Well its around 9 months until the Ironman World Championships in Kona, about the same length as a pregnancy, and since training for Ironman is a bit like having a baby, I thought I would start a month by month account of how training is going!

Ups and downs

Its been a tough few months since November. My husband was meant to be having an operation around December time, this changed to January, which then turned into February. This has been hard on us as a family as we haven’t been able to plan too much in advance, and emotionally it has been draining. I also got ill before and after Christmas, which meant missing quite a bit of training but nothing too significant, as there is still a long way to go.

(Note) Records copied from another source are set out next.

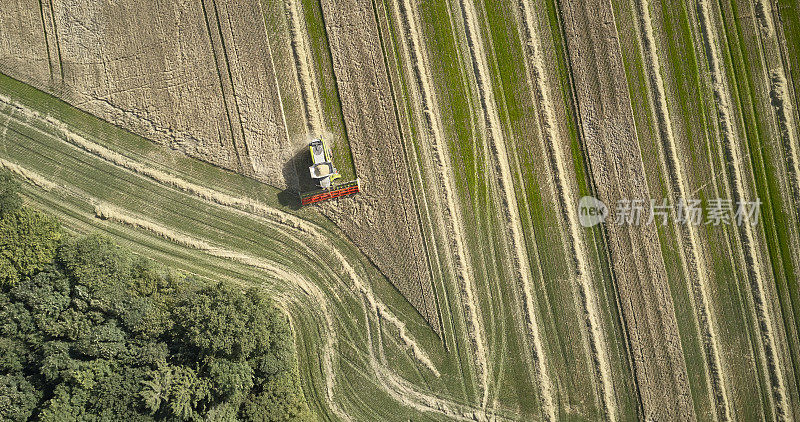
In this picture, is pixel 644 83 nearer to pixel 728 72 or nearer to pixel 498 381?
pixel 728 72

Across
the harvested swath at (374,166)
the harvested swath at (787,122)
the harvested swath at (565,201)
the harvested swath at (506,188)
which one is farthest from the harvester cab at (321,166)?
the harvested swath at (787,122)

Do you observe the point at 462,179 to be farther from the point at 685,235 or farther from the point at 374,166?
the point at 685,235

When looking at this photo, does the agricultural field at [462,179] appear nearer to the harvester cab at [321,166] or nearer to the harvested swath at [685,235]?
the harvested swath at [685,235]

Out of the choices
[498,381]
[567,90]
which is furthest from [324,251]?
[567,90]

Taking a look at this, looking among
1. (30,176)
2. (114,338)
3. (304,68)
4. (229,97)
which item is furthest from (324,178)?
(30,176)

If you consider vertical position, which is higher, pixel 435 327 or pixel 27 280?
pixel 27 280

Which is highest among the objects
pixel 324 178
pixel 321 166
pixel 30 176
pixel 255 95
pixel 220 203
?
pixel 255 95

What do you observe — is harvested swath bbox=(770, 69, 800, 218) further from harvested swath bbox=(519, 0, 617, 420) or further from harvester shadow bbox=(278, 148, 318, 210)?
harvester shadow bbox=(278, 148, 318, 210)
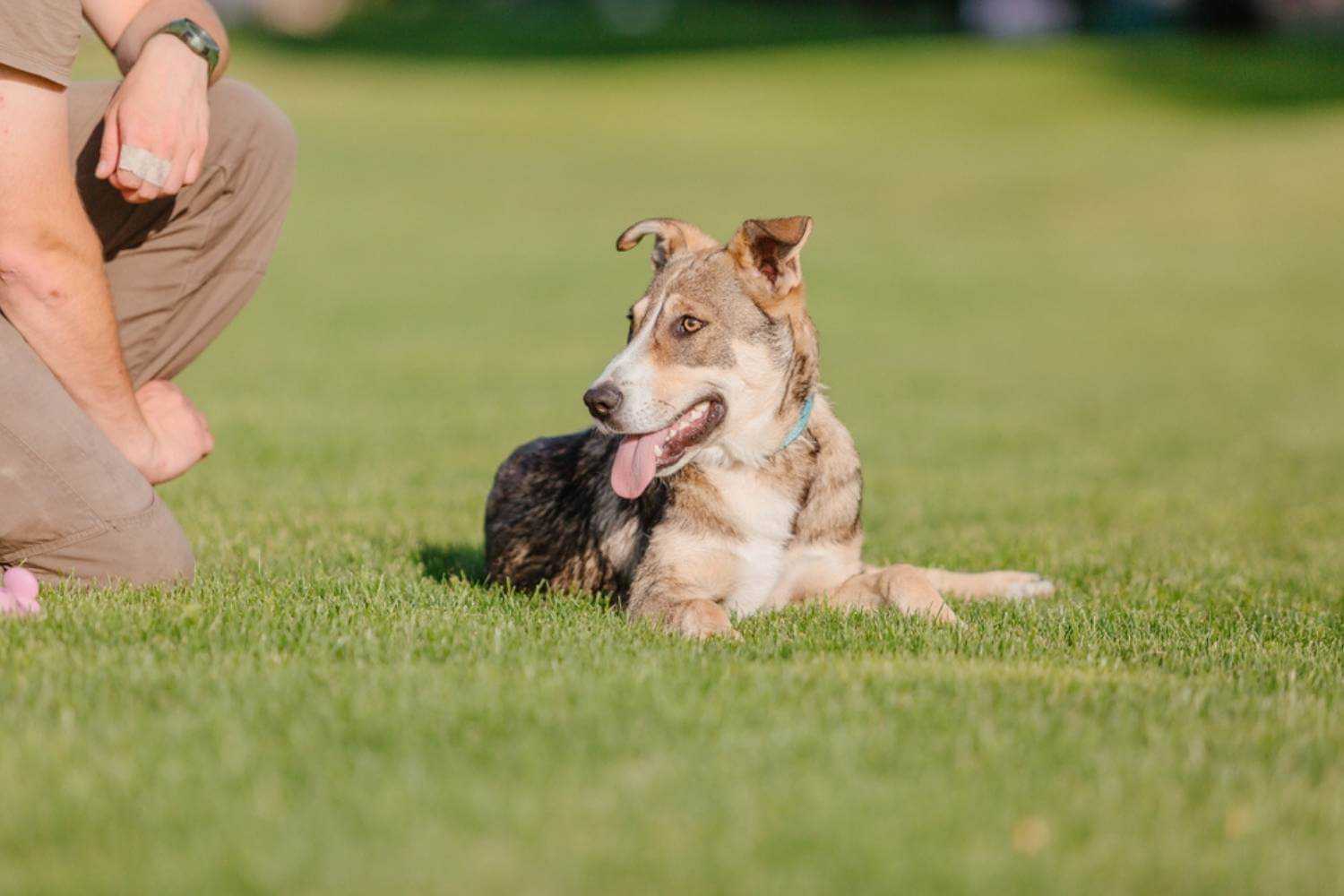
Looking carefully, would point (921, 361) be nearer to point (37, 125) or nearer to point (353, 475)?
point (353, 475)

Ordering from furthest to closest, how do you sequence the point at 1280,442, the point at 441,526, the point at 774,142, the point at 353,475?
1. the point at 774,142
2. the point at 1280,442
3. the point at 353,475
4. the point at 441,526

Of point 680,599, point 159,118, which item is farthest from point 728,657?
point 159,118

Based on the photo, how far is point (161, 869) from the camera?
3.27 metres

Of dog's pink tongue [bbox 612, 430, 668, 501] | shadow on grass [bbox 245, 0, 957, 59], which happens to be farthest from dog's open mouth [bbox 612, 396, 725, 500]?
shadow on grass [bbox 245, 0, 957, 59]

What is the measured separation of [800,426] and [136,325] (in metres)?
2.89

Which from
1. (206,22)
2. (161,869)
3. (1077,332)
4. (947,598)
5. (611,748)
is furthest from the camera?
(1077,332)

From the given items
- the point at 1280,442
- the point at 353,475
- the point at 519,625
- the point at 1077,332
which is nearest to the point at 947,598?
the point at 519,625

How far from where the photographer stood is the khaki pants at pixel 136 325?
18.8 feet

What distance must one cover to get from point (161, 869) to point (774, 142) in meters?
39.9

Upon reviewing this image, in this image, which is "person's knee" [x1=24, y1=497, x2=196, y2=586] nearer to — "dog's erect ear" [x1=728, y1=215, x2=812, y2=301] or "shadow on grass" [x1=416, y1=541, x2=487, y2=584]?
"shadow on grass" [x1=416, y1=541, x2=487, y2=584]

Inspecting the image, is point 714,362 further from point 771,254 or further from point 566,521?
point 566,521

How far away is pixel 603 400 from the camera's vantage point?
612cm

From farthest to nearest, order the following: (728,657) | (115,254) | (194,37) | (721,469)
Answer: (115,254) → (721,469) → (194,37) → (728,657)

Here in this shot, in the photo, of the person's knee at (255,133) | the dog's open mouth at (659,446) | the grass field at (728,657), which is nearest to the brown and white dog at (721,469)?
the dog's open mouth at (659,446)
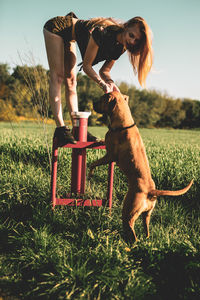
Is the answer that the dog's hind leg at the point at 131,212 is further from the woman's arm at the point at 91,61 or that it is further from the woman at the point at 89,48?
the woman's arm at the point at 91,61

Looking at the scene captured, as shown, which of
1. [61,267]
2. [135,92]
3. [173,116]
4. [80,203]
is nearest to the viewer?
[61,267]

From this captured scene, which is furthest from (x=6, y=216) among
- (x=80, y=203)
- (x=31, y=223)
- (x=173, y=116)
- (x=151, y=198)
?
(x=173, y=116)

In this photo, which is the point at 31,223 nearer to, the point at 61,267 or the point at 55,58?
the point at 61,267

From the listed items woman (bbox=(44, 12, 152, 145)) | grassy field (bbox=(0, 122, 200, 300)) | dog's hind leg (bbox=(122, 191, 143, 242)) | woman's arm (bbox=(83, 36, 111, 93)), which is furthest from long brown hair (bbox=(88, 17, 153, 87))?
grassy field (bbox=(0, 122, 200, 300))

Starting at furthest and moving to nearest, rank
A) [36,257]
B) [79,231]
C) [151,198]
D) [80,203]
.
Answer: [80,203] → [79,231] → [151,198] → [36,257]

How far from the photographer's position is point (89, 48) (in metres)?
2.79

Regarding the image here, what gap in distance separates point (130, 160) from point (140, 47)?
1255 millimetres

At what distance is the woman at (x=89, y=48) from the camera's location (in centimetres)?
268

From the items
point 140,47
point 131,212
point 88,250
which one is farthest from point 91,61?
point 88,250

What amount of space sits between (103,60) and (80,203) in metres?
1.79

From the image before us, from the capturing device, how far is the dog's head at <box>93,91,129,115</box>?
260 centimetres

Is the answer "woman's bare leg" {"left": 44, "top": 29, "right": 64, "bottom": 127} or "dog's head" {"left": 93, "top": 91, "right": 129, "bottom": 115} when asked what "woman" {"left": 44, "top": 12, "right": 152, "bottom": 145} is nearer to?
"woman's bare leg" {"left": 44, "top": 29, "right": 64, "bottom": 127}

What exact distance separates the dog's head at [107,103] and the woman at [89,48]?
24 centimetres

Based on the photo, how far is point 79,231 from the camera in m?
2.68
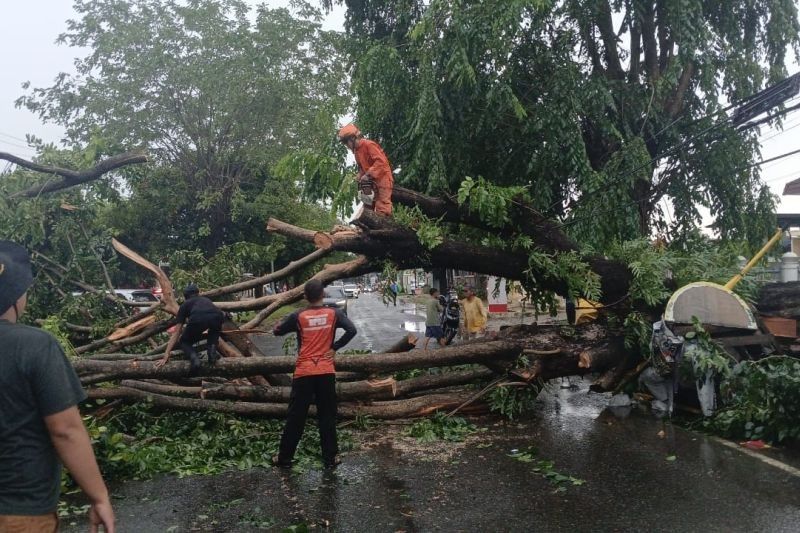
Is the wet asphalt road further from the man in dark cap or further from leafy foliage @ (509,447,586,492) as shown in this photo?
the man in dark cap

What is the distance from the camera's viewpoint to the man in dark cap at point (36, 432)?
7.68ft

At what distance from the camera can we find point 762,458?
19.8 feet

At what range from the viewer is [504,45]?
37.7 ft

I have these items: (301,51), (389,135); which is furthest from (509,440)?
(301,51)

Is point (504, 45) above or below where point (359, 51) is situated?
below

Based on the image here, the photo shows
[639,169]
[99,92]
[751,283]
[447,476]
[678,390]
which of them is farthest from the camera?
[99,92]

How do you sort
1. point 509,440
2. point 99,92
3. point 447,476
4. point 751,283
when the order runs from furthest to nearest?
point 99,92 < point 751,283 < point 509,440 < point 447,476

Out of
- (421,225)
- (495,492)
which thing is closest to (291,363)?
(421,225)

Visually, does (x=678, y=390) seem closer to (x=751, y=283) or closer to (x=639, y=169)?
(x=751, y=283)

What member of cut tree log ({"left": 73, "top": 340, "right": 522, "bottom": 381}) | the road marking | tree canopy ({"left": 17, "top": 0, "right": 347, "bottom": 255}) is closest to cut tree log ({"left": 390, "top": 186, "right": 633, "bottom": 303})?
cut tree log ({"left": 73, "top": 340, "right": 522, "bottom": 381})

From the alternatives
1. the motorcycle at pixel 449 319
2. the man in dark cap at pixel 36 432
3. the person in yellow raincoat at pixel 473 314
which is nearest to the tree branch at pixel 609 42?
the person in yellow raincoat at pixel 473 314

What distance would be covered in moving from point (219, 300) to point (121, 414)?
7.66 ft

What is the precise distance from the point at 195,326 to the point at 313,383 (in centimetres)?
196

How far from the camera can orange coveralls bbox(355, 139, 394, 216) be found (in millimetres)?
7938
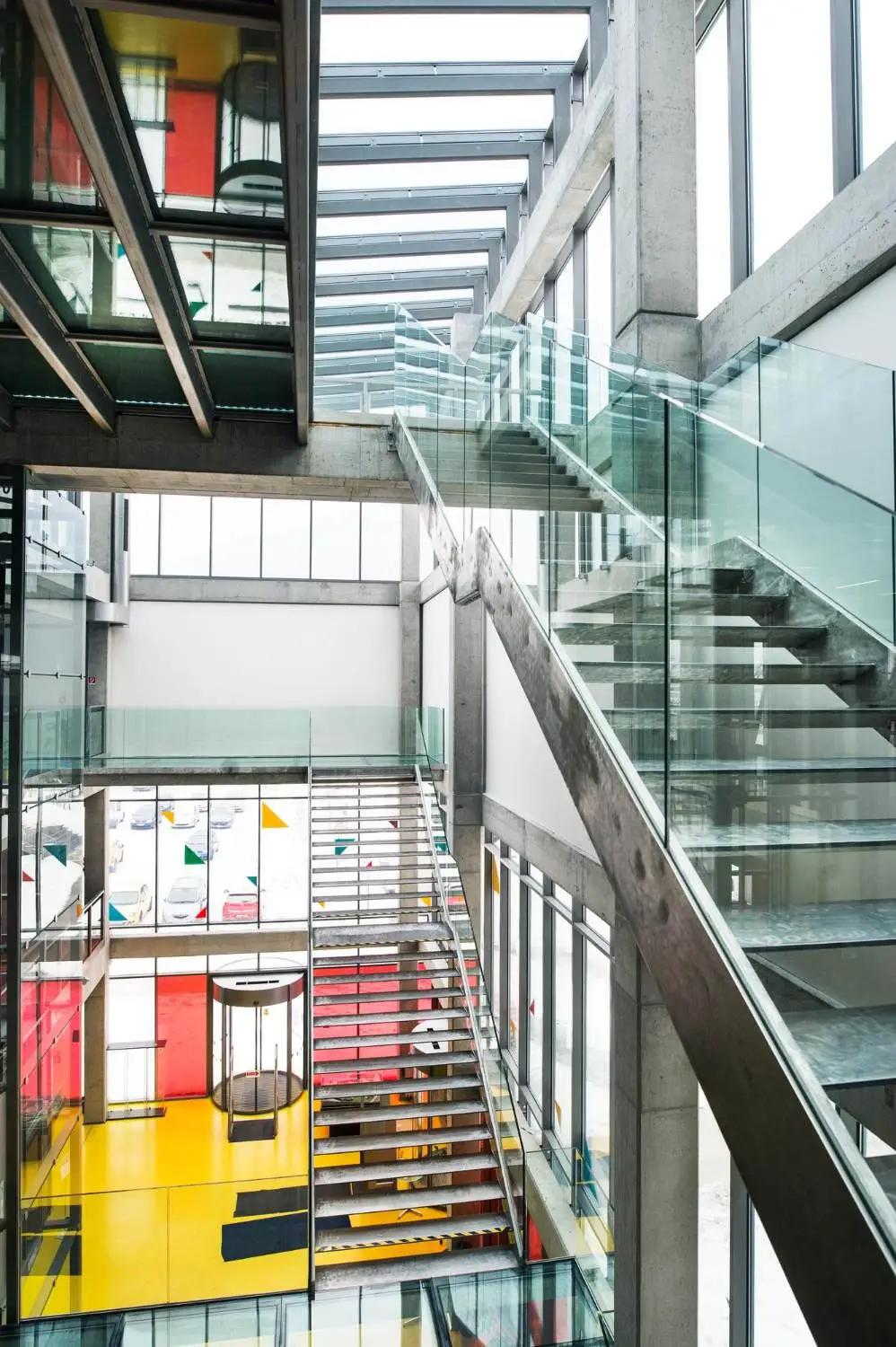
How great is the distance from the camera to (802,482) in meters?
4.43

In January I also had news that my grand-dad had been put into a nursing home and was declining rapidly, so I flew over to Belfast to visit him for the day. It was good to see him, as I haven’t seen him for a long while but also I found it hard afterwards emotionally and hearing other bad news about him has been difficult, although he seems to be a bit better now.

When Patrick did finally get the date for his op they told him that they would actually be doing a different operation on him (this was on the morning of the op) so all my plans for dropping him off, going swimming, then visiting and getting my run session done went out the window, I ended up sitting in the hospital waiting room, supporting him emotionally for 7 hours instead. Then went back in the evening to visit with Milo. The  next day was spent driving to and from Carmarthen to visit him, and fitting in training around that. Not an ideal situation but I managed to do most of what I needed to do, although I was feeling tired from the driving.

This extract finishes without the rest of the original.